Ängstlich beim Versuch zu entspannen – Angst vorm Abschalten?

Entspannungstechniken gehören in der Regel zu den ersten Empfehlungen für Menschen mit erhöhtem Stress- und Angstniveau.

Und das hat seine Gründe, denn in den letzten Jahrzehnten hat sich die Literatur, die ihre angstmindernde Wirkung belegt, gehäuft.

Viele Menschen, die diese Techniken ausprobieren, scheinen jedoch nicht von ihren Vorteilen profitieren zu können.

Darüber hinaus gibt es Personen, die sogar über verstärkte Angstsymptome berichten, wenn sie versuchen, sich zu entspannen (Carrington, 1977).

Menschen, die in diese Kategorie fallen, erleben typischerweise eines oder mehrere der folgenden Symptome, wenn sie Entspannungstechniken anwenden:

  • Herzklopfen
  • verstärktes Schwitzen
  • Zittern der Extremitäten (Hände oder Beine)
  • schnelle Atmung oder Kurzatmigkeit
  • Gefühle der inneren Unruhe, um nur einige zu nennen.

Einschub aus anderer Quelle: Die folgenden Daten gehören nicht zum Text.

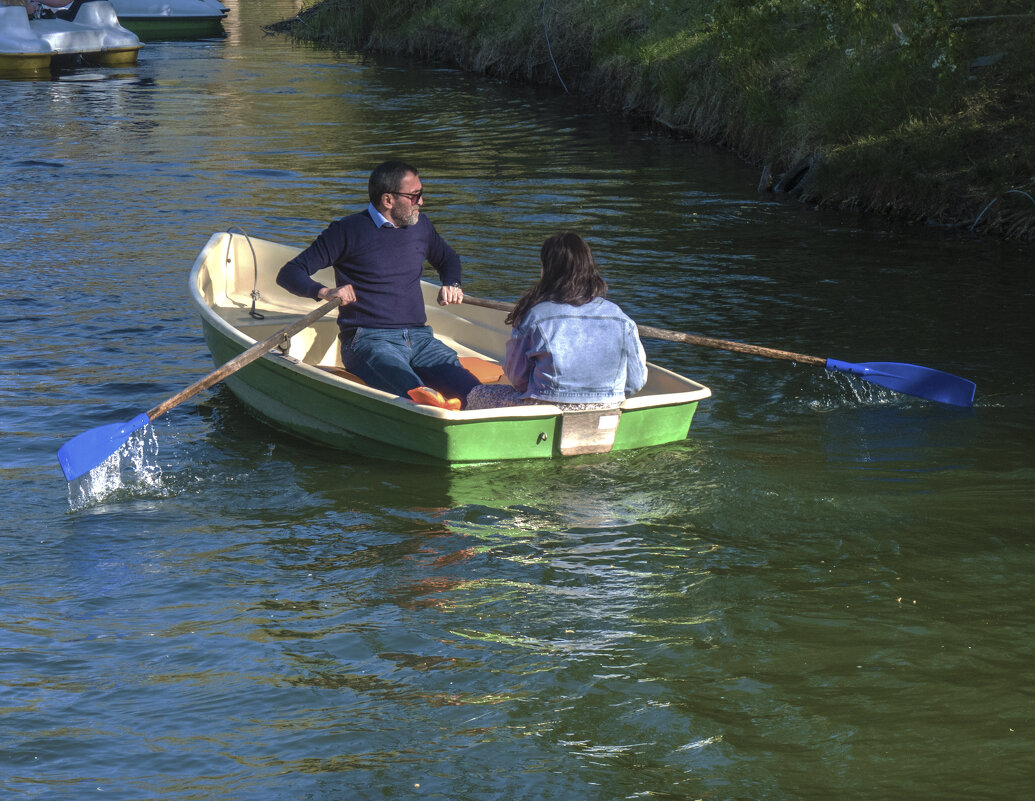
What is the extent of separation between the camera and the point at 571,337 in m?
6.64

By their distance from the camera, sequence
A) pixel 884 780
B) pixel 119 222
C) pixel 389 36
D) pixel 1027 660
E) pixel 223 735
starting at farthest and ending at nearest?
1. pixel 389 36
2. pixel 119 222
3. pixel 1027 660
4. pixel 223 735
5. pixel 884 780

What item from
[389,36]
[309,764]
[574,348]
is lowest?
[309,764]

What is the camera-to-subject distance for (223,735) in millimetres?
4348

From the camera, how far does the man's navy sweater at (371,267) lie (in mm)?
7461

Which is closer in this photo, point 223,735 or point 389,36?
point 223,735

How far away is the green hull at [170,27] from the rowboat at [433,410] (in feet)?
100.0

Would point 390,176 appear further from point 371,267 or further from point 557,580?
point 557,580

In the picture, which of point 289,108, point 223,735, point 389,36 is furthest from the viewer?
point 389,36

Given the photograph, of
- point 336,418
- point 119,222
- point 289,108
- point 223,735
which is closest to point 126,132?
point 289,108

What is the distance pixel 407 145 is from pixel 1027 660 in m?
15.8

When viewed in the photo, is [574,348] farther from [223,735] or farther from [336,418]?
[223,735]

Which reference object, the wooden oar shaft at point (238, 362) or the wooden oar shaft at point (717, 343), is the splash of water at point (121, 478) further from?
the wooden oar shaft at point (717, 343)

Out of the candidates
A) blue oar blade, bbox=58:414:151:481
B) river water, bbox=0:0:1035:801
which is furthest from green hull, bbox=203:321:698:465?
blue oar blade, bbox=58:414:151:481

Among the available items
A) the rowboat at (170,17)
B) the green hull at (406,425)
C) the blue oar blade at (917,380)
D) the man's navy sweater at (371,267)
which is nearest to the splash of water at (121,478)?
the green hull at (406,425)
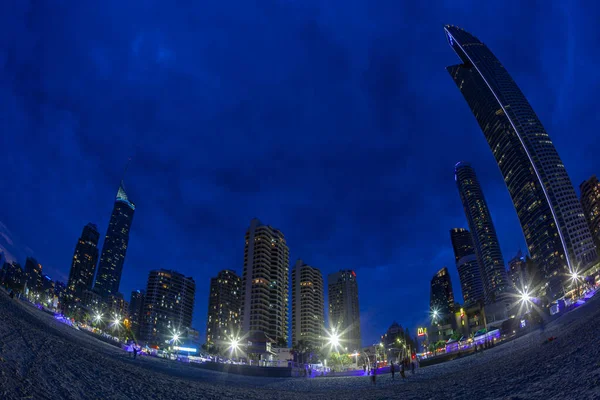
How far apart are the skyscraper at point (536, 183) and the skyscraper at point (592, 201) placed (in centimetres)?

Da diese körperlichen Erscheinungen das Ergebnis bewusster Entspannungsversuche sind, hat man dieses Phänomen als „entspannungsinduzierte Angst“ (engl. relaxation-induced anxiety, or RIA) bezeichnet.

Eine Studie, bei der 300 Universitätsstudenten untersucht wurden, ergab, dass 15 % von ihnen von RIA betroffen waren (Luberto, Cotton, & McLeish, 2012). Die klinische Praxis und Erfahrungsberichte deuten darauf hin, dass die Prävalenz wahrscheinlich noch höher ist.

Was ist entspannungsinduzierte Angst?

Entspannungsinduzierte Angst bezieht sich auf eine Zunahme von Stress, Angst oder körperlicher Erregung aufgrund von Entspannungsversuchen, typischerweise durch Techniken wie Achtsamkeitsmeditation oder Tiefenatmung.

Es wurde festgestellt, dass eine RIA häufiger bei Menschen auftritt, die klinisch bedeutsame Angstzustände haben.

Insbesondere wird vermutet, dass Erkrankungen wie Asthma, generalisierte Angststörung, Agoraphobie und soziale Angststörung die RIA begünstigen (Heide & Borkovec, 1984; Luberto, Cotton, & McLeish, 2012).

In der klinischen Praxis wird dieses Phänomen nur allzu oft übersehen, was zu paradoxen und daher negativen Behandlungseffekten führen kann.

Was verursacht entspannungsinduzierte Angst?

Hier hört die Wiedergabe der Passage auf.